El conjunto nos ofrece una excelente imagen de la Palabra de Dios y de su eficacia: «… así será mi palabra que sale de mi boca». No volverá sin efecto. Muy pronto en la Sagrada Escritura, la proclamación de la palabra profética fue comparada con la lluvia. «Escuchad, cielos, y hablaré; y oiga la tierra los dichos de mi boca. Goteará como la lluvia mi enseñanza; destilará como el rocío mi razonamiento; como la llovizna sobre la grama, y como las gotas sobre la hierba» (Deut. 32:2). ¿Puede describirse de modo más penetrante el precioso valor de la Palabra de Dios para el alma del hombre: «como lluvia – como rocío – como llovizna – como gotas»?

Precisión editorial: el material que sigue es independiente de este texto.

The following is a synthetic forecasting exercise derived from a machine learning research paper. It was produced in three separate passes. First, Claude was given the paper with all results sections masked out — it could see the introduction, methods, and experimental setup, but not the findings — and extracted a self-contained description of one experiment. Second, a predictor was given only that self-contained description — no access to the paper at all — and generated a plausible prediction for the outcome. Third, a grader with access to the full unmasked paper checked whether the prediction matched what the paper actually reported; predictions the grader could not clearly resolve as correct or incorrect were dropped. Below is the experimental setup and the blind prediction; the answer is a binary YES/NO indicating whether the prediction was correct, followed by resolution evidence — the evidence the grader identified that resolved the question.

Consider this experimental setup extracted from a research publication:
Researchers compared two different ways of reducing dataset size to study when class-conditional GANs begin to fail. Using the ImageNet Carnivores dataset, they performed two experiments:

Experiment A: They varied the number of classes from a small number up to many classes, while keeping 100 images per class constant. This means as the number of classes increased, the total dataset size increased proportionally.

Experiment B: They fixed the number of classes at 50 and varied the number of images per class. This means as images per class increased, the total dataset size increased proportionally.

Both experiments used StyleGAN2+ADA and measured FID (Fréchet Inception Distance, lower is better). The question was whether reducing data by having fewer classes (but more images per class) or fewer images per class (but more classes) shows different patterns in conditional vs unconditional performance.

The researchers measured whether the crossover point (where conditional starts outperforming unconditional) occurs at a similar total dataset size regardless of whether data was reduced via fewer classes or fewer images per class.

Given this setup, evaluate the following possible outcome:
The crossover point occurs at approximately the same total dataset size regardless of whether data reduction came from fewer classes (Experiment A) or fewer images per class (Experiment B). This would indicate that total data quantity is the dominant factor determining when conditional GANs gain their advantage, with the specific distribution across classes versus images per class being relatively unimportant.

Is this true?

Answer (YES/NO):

En segundo lugar, la Palabra de Dios es vista como un mensajero que Dios envía con algo que transmitir. Esto es lo que sucede en nuestro pasaje de Isaías 55 y en el Salmo 107: «Envió su palabra, y los sanó; y los libró de su ruina» (107:20). Cuando los hombres claman al Señor en su angustia, es su Palabra la que les trae la curación y la liberación. El Salmo 147 añade: «Él envía su palabra a la tierra; velozmente corre su palabra… Enviará su palabra, y los derretirá; soplará su viento, y fluirán las aguas» (v. 15-18). Sí, Dios envía su Palabra a la tierra; la envía al corazón de nuestras circunstancias. Dependiendo de esas circunstancias, produce diversos efectos bienaventurados en el corazón cuando es acogida con fe y confianza.

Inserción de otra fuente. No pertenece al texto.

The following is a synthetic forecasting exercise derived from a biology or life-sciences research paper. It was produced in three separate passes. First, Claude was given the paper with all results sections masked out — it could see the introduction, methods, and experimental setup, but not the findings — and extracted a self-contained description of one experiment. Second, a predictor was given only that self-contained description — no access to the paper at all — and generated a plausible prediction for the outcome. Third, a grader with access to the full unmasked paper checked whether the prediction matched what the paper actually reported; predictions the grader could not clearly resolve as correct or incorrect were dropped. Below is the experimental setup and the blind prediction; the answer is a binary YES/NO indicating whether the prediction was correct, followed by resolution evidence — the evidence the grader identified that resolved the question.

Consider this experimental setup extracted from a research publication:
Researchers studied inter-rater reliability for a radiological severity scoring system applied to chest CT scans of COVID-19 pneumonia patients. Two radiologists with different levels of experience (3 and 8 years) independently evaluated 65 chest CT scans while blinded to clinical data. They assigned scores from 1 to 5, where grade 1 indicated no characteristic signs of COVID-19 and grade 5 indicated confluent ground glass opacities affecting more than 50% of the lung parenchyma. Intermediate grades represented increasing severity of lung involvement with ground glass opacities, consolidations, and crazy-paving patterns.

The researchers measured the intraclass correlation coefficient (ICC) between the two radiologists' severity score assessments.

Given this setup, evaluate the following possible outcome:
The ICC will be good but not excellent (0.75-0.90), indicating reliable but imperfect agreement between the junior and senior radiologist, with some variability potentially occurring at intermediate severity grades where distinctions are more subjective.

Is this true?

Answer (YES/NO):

Por eso, queridos amigos, queremos confiar plenamente en la eficacia de su Palabra, de la que Dios ha dado testimonio: «Hará lo que yo quiero, y será prosperada en aquello para que la envié». Del mismo modo que la lluvia y la nieve son las causas indirectas del crecimiento y también del disfrute de lo que se cosecha, así la Palabra de Dios ablanda y refresca las profundidades del corazón de los hombres y les permite germinar. Además, esta Palabra da la semilla que ha de esparcir el siervo de Dios, que es como un sembrador. Y trae consigo el pan que alimenta el alma. ¡Qué maravilloso es todo esto, tanto en su imagen como en su cumplimiento!
Y finalmente, esto: la Palabra que sale de su boca no volverá a él sin efecto. Cuando Dios da una bendición en la tierra, no puede sino hacer que los corazones de los que la han recibido se eleven en acción de gracias y adoración hacia Aquel de quien todo procede. Así como la lluvia vuelve al cielo por evaporación, también la Palabra volverá a Dios, no sola, sino acompañada de los cánticos de alabanza de los redimidos. Es un «ciclo» divino, un ciclo eterno, en el que nosotros también estamos implicados. Todo conducirá finalmente a Dios y a su glorificación sin fin por medio de Cristo Jesús, nuestro Señor y Redentor.
«A él sea la gloria, ahora y hasta el día de la eternidad» (2 Pe. 3:18).